TASKS AND EXERCISES:
1 > Duplicate the commentary on the Farley DirecTV ad between "The ad touches" and "on live television.", inclusive.
2 > Continue the commentary on the Farley DirecTV ad with the next part, starting after its last sentence.

PASSAGE SHOWN:

· · · ·

Give David Spade a modicum of credit: he's offering an apology of sorts for the tasteless DirecTV commercial featuring him and the late Chris Farley in a doctored scene from their 1995 comedy "Tommy Boy."
Spade tells People that he intended the ad, which includes Farley's jacket- (and gut-) busting "Fat Guy in a Little Coat" bit, as a tribute to his friend, who, he’s sure, would have been “stoked” over the posthumous appearance. Spade added he never would have made the commercial had he known it would spark outrage – and admits to “slight shock” over the angry response.
The ad touches a nerve: It's decidedly jarring to see the youthful Farley do his desperate-to-please clown routine as a current-day Spade sits and gripes he’d rather be watching satellite TV than “tons of fun.”
When Farley played a manic, table-smashing buffoon on "Saturday Night Live" and in the movies, he projected a likeability and vulnerability that resonated with audiences – and apparently still does, judging by the reaction to the ad. You got the idea that when he beat himself up for asking stupid questions during his celebrity talk show skits on "SNL," he was working out genuine self-esteem and insecurity issues on live television.
Farley’s death a dozen years ago may be ancient history in the entertainment world, but his and Spade's movies live on, thanks to cable TV. We got another reminder of Farley's lost talent after the recent death of Patrick Swayze spurred repeated showings their classic "SNL" Chippendales dance-off.
Watching that clip is bittersweet. The DirecTV ad is just creepy – and it’s far from the only case that raises questions about using dead celebrities’ images.

· · · ·

INFORMATION SHOWN:

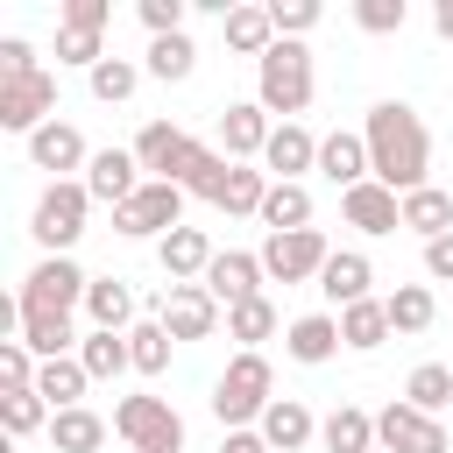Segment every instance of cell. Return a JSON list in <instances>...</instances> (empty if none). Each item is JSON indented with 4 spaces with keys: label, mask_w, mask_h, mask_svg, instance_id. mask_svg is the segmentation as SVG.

· · · ·

ANSWER SET:
1 >
The ad touches a nerve: It's decidedly jarring to see the youthful Farley do his desperate-to-please clown routine as a current-day Spade sits and gripes he’d rather be watching satellite TV than “tons of fun.”
When Farley played a manic, table-smashing buffoon on "Saturday Night Live" and in the movies, he projected a likeability and vulnerability that resonated with audiences – and apparently still does, judging by the reaction to the ad. You got the idea that when he beat himself up for asking stupid questions during his celebrity talk show skits on "SNL," he was working out genuine self-esteem and insecurity issues on live television.

2 >
Michael Jackson, after all, is on the big screen in concert rehearsal footage shot shortly before his death barely four months ago. TV pitchman Billy Mays, who died three days after Jackson, keeps turning up in commercials. DirecTV’s ad last year featured footage from “Poltergeist” with Heather O’Rourke – the “They’re baaack” girl who died in 1988 at age 12 – and went over the line.
Perhaps the best-known dead-celebrity commercial stunt is Fred Astaire's dance with a vacuum in 1997 – the year, incidentally, 33-year-old Farley died.
While Astaire's commercial co-star was a Dirt Devil, Farley's was the star of "Joe Dirt," Spade, a guy who was his buddy on and off screen. It's a strain on the brain to look for deeper meaning in slapstick fare like "Tommy Boy" and "Black Sheep," but what passes for plot in both films is Spade's character trying to save Farley's blustery, accident-prone, misfit character from himself.
Spade fails in the movies, to often-hilarious effect. In the commercial, his failure to protect his pal isn’t worth a chuckle.
Hester is founding director of the award-winning, multi-media NYCity News Service at the City University of New York Graduate School of Journalism. He is the former City Editor of the New York Daily News, where he started as a reporter in 1992. Follow him on Twitter.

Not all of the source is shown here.